Assessores do candidato socialista apresentarão queixa a órgão regulador nacional

13 de fevereiro de 2012 | 9h 25
Efe

PARIS - Manuel Valls, responsável pela comunicação do candidato socialista à presidência, François Hollande, acusou nesta segunda-feira, 13 o presidente Nicolas Sarkozy de "organizar comícios com dinheiro público", em referência a seus discursos como chefe de Estado.

Hollande aparece como favoritos nas pesquisas para ser o novo presidente francês - Charles Platiau/Reuters
Charles Platiau/Reuters
Hollande aparece como favoritos nas pesquisas para ser o novo presidente francês

"Já chega de usar os recursos do Estado" para sua campanha, disse Valls na emissora Europe 1, onde afirmou que será apresentada uma reivindicação à Comissão Nacional de Contas de Campanha.

É a segunda vez que membros da campanha do candidato socialista recorrem a esse organismo.
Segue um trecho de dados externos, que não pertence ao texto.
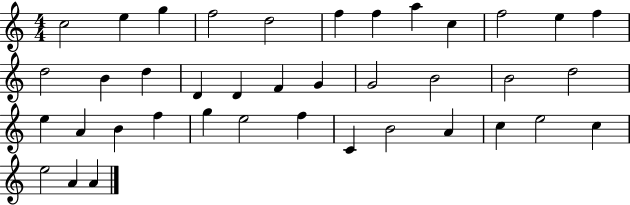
C5/h E5/q G5/q F5/h D5/h F5/q F5/q A5/q C5/q F5/h E5/q F5/q D5/h B4/q D5/q D4/q D4/q F4/q G4/q G4/h B4/h B4/h D5/h E5/q A4/q B4/q F5/q G5/q E5/h F5/q C4/q B4/h A4/q C5/q E5/h C5/q E5/h A4/q A4/q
A primeira, no final de novembro, ocorreu após a vitória de Hollande nas primárias organizadas por seu partido para escolher um candidato. Na ocasião, a Comissão afirmou que uma parte das despesas das viagens do presidente poderiam ser incluídas no orçamento de sua campanha se Sarkozy se declarasse candidato e comprovasse a existência de propostas eleitorais.

Valls considerou que Sarkozy "não respeita a lei" ao "organizar autênticos comícios com dinheiro público" e citou como exemplo o discurso feito na semana passada na usina nuclear de Fessenheim, onde atacou as propostas de Hollande para a área de energia.

O porta-voz de Hollande mencionou também a proposta do candidato centrista, François Bayrou, de ajudar a ultradireitista Marine Le Pen a conseguir o aval para poder apresentar sua candidatura. Para Valls, essa medida é contrária ao espírito da lei francesa, que exige que cada candidato deve colher a assinatura de 500 cargos eleitos para poder se candidatar à presidênciai.

Marine, que segundo as pesquisas tem entre 15% e 20% dos votos, afirmou que tem problemas para obter o aval requerido e acusou os grandes partidos de lançarem palavras de ordem a seus partidários para não darem sua assinatura a ela.